After leaking information about the whereabouts of the haul, McGuinness and Garner were filmed stealing the drugs and were arrested. Both men became supergrasses.


Guardian Unlimited
13 July 2000
'No judge or jury will ever believe
those officers fitted you up. You've just got to serve your sentence'

By Bob Woffinden

"What's this we've got here?" said Detective Constable Garner, holding up a long black weapon that he appeared to have found on Kevin Martin's sofabed.

"It looks like a stun gun to me," replied DC McGuinness.

"I've never seen that before in my life", yelled Martin. "You're stitching me up."

As a 19-year-old, Martin had carried out a raid on a jeweller's in Dalston, for which he served two years in prison. In the eyes of the police, the conviction made him a significant suspect in the "stun gun" robbery in Edmonton in 1993.

On November 2, he and his girlfriend were woken at 7.30am by bangs, crashes and raised voices. The police had broken down his neighbour's door - they had the wrong flat.
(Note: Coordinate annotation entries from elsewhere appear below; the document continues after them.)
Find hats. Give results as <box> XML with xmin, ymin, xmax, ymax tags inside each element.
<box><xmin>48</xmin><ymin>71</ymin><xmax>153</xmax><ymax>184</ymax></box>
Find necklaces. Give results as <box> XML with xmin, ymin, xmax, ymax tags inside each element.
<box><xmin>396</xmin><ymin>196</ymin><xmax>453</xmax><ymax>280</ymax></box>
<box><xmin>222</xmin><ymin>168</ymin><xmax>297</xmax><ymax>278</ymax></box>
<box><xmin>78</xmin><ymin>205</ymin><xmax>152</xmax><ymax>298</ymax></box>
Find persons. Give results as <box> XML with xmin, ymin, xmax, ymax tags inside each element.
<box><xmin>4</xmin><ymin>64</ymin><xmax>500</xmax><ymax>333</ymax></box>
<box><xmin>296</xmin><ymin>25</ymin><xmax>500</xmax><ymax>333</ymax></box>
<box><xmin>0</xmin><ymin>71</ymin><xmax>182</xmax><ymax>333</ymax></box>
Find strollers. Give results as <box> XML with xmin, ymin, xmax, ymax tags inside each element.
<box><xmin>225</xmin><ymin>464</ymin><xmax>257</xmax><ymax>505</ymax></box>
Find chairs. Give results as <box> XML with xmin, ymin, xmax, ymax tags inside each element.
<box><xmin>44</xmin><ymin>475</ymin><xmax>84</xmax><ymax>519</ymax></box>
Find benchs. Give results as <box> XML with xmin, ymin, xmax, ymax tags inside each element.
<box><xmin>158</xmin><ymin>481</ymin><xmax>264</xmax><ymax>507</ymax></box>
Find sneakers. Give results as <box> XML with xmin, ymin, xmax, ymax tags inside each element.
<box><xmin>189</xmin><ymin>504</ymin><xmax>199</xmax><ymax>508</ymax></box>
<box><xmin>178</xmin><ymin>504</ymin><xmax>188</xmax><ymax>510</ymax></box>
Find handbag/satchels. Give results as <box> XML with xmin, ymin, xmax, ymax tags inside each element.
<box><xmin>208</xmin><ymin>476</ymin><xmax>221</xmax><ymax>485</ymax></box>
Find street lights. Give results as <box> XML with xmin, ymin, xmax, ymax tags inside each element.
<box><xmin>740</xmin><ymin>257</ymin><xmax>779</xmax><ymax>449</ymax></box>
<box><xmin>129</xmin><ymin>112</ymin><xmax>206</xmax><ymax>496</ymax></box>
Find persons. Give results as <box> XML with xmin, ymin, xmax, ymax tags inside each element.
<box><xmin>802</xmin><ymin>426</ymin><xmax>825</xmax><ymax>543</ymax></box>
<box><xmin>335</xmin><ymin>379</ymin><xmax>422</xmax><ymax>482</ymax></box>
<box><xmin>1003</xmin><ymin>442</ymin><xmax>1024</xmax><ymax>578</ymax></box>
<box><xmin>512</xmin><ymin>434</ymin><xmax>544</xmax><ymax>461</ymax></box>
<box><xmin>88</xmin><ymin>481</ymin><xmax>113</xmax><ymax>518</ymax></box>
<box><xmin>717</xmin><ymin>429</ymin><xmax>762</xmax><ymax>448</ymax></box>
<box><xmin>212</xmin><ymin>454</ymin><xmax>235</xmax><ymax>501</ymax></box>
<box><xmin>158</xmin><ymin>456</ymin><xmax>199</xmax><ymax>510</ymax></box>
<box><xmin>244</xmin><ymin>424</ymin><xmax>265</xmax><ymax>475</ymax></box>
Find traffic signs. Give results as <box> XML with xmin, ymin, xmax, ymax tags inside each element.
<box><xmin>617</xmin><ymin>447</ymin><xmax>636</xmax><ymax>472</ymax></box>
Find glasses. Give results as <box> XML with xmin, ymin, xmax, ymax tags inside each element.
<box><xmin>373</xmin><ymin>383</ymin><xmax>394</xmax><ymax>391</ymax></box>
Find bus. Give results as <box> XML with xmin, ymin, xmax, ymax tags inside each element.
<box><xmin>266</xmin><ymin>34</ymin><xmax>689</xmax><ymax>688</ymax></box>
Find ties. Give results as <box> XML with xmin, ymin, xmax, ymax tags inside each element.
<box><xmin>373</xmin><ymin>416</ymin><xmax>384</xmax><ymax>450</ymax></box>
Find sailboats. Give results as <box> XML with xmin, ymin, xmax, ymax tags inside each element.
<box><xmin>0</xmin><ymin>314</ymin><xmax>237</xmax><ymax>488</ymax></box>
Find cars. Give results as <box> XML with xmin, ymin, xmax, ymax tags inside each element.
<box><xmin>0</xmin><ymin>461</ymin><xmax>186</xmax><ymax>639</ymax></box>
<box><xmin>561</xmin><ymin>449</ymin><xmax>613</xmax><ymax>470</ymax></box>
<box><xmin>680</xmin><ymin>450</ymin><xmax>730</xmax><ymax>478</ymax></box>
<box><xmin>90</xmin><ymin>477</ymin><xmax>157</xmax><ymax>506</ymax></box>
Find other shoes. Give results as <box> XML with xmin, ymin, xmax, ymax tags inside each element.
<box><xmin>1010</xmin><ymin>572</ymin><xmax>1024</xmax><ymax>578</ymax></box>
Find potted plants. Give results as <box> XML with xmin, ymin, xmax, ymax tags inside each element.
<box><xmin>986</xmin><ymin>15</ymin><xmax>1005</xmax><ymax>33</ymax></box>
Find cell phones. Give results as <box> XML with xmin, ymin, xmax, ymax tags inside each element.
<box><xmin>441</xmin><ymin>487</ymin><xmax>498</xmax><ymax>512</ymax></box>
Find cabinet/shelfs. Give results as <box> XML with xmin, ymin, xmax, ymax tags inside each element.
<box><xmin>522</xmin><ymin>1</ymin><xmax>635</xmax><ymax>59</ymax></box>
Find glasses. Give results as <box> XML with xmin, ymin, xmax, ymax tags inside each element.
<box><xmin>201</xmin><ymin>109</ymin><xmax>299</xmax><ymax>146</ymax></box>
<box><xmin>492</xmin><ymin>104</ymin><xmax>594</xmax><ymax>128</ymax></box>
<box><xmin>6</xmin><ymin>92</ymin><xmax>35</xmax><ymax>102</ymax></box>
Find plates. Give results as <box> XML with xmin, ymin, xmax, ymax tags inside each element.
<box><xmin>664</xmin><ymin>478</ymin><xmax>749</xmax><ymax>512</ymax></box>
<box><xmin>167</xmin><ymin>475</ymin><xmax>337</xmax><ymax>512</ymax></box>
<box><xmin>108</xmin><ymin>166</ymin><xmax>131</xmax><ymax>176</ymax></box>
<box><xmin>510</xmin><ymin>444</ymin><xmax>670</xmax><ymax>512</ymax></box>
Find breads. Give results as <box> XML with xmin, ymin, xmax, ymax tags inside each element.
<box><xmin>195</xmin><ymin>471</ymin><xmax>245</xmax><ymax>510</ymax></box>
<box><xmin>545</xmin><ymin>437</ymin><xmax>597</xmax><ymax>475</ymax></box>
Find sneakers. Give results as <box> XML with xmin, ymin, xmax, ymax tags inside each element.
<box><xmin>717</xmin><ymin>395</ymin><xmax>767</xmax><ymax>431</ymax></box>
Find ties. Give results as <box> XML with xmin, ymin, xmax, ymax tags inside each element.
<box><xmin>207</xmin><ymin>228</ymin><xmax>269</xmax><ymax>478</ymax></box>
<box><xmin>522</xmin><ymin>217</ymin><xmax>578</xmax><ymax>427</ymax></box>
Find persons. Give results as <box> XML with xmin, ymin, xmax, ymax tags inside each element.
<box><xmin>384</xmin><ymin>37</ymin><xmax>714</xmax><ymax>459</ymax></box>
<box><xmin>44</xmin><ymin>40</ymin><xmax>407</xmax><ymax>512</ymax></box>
Realising the mistake, officers poured into Martin's flat.

His girlfriend screamed that she was seven months pregnant. Martin saw armed officers outside and was warned to keep away from the window. "I turned round, and they were in the bedroom," Martin said.

"Four or five, with others coming in behind. I was very frightened. Then one of them hit me on the face with a blunt object, I never found out what.

"Suddenly, they were raining blows on me. They were telling me to keep calm and hitting me at the same time."

"It was one mad minute that led to seven years of pain for me and my family."

Martin believes the police planted the stun gun while he was being assaulted.

He was handcuffed, his feet were shackled, and he was bundled into a police van. There were two main pieces of evidence against Martin: the stun gun and a palm print from the shop counter that supposedly matched his.

This evidence, only produced seven months after the crime, was suspicious. The first two occasions the prints were sent for analysis the result was negative - it did not match Martin's.

"No one, not the criminal cases review commission, not the court of appeal, has ever been given a satisfactory answer as to why that print finally matched," said Martin.

There was no identification evidence against him. He was never put on an identity parade.

In prison, Martin immediately made a complaint about the police and the following month was visited in Belmarsh, south-east London, by an investigating officer.

"He said to me, 'No judge or jury will ever believe that those officers fitted you up. You've just got to serve your sentence'."

Seven months into Martin's sentence, his younger brother, Jason, committed suicide. The brothers had been close, and Jason had had a breakdown after Kevin's conviction.

In August last year, an officer from CIB3, the anti-corruption branch, told Martin his case was being reinvestigated as part of an inquiry into allegations against the flying squad. He was released on bail, pending appeal, in November last year.

"There's a lot of other guys in prison going through all this who have been fitted up, and no one's listening. I just want this to give all those people hope."